But belief goes beyond simple avoidance of hypocrisy.
I’ve been reading about Habermas, and he talks a lot about the performative truths inherent in discourse. The very act of engaging in discourse implies beliefs, and to deny them is a performative contradiction.
Habermas is a holdout for absolute morality, as something distinct from relative ethics. And his arguments seem to point to precisely my own beliefs on morality, as evidenced by what actually offends me and inspires my contempt — not only of others who offend against me, but also myself when I offend against others. My formulation would almost certainly bother Habermas, but here it is: Thou shalt be fully metaphysical. For me, I feel this belief most intensely with respect to other people, which is a Jewish attitude.
I cannot doubt in my heart that there is something contemptible about treating others as less real than oneself.

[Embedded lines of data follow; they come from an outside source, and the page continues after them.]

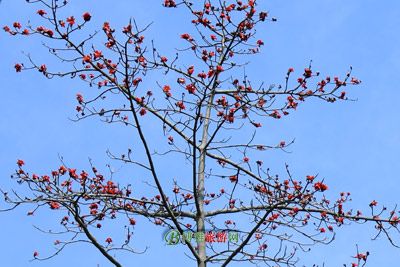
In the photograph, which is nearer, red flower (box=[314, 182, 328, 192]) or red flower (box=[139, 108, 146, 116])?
red flower (box=[314, 182, 328, 192])

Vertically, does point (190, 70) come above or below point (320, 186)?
above

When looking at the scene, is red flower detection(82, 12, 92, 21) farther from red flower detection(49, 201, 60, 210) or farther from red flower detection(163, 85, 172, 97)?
red flower detection(49, 201, 60, 210)

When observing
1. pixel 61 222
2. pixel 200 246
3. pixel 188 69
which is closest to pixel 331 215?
pixel 200 246

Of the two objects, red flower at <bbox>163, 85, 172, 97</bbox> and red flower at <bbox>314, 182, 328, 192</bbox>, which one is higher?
red flower at <bbox>163, 85, 172, 97</bbox>

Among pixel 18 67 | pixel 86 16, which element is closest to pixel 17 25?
pixel 18 67

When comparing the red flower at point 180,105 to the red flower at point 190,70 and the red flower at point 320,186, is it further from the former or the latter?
the red flower at point 320,186

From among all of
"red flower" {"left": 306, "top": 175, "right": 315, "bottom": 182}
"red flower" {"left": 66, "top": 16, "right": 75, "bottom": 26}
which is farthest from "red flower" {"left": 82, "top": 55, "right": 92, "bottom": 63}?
"red flower" {"left": 306, "top": 175, "right": 315, "bottom": 182}

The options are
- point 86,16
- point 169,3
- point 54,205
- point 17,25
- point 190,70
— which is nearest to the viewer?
point 86,16

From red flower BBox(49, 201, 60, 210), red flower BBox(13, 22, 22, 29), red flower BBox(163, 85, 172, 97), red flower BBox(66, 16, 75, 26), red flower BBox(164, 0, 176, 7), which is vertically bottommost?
red flower BBox(49, 201, 60, 210)

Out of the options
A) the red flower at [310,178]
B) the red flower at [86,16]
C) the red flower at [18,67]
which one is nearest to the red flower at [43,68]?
the red flower at [18,67]

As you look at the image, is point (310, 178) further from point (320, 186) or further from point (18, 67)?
point (18, 67)

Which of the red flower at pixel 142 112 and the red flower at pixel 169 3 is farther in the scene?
the red flower at pixel 169 3

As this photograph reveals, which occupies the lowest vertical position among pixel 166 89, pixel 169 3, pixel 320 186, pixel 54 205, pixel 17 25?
pixel 320 186

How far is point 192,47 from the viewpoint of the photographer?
7.96 meters
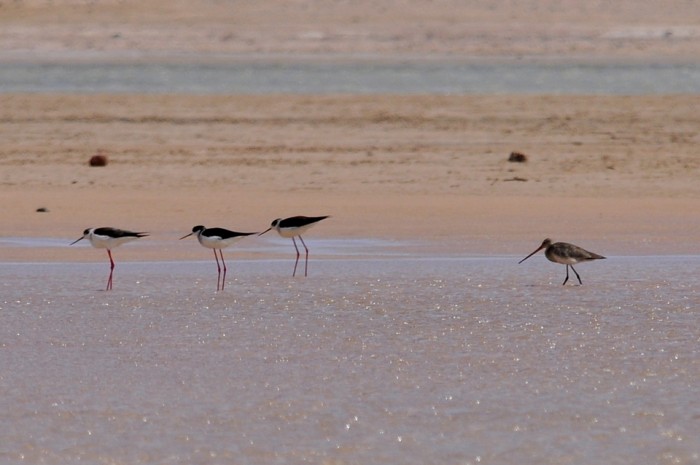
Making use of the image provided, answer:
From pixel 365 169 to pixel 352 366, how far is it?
9.79m

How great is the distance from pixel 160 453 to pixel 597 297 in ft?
14.5

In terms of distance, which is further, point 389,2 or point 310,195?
point 389,2

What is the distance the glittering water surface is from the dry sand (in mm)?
2178

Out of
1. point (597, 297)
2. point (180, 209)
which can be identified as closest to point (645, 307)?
point (597, 297)

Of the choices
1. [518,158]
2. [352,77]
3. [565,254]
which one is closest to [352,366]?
[565,254]

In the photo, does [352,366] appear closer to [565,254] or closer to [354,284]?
[354,284]

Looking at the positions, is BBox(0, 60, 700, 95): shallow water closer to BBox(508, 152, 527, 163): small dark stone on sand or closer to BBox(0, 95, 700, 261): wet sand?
BBox(0, 95, 700, 261): wet sand

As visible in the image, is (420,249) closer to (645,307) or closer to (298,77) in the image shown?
(645,307)

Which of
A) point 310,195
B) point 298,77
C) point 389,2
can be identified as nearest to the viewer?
point 310,195

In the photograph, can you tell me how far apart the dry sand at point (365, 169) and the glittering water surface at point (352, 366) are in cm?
218

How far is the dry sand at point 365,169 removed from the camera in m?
13.2

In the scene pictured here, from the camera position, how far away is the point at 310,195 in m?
15.3

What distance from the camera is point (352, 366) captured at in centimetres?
714

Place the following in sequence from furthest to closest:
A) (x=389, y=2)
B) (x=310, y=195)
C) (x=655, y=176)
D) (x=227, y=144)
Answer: (x=389, y=2) < (x=227, y=144) < (x=655, y=176) < (x=310, y=195)
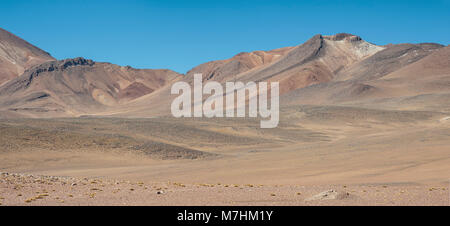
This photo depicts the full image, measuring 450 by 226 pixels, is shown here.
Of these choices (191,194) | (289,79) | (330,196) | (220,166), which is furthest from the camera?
(289,79)

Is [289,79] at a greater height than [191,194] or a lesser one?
greater

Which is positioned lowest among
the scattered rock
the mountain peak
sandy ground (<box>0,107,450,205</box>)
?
the scattered rock

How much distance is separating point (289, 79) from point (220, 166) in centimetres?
9729

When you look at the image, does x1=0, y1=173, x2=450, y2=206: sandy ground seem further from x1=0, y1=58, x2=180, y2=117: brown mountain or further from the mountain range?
x1=0, y1=58, x2=180, y2=117: brown mountain

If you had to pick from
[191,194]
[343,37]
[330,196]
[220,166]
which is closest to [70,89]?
[343,37]

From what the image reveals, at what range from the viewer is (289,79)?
413 ft

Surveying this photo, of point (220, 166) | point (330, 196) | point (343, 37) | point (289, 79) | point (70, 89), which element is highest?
point (343, 37)

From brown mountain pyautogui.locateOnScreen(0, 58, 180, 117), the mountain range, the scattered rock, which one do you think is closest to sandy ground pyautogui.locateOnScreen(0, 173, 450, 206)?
the scattered rock

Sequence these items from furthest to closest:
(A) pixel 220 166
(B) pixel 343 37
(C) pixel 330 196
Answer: (B) pixel 343 37 < (A) pixel 220 166 < (C) pixel 330 196

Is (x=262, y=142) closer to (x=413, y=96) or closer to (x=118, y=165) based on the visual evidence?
(x=118, y=165)

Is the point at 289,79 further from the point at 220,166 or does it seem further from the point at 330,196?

I believe that denying the full metaphysical reality of other selves is a betrayal of what we cannot doubt in our hearts is evil — and that any theories that support that effort is also evil. Conversely, any theory that intensifies our awareness that other beings are both real and other is, at least in that respect, good.
Another insight from Habermas has captured my attention is this: morality is not to be determined monologically, but rather dialogically.
And this might reveal another angle for unlocking the full value of the Electrum Rule: “Do to others only what you would have them do to you.” Wouldn’t we always have others involve us in decisions that impact our lives? The Electrum Rule is essentially dialogical, and it is this dialogical reciprocity that drives its non-linear development through degrees of prime.
If philosophy aims at changing our beliefs, and we authorize our intellectual consciences to serve as referee, this certainly does raise the stakes of philosophy — but it does it make philosophy less playful? — Only if by playful we really mean frivolous.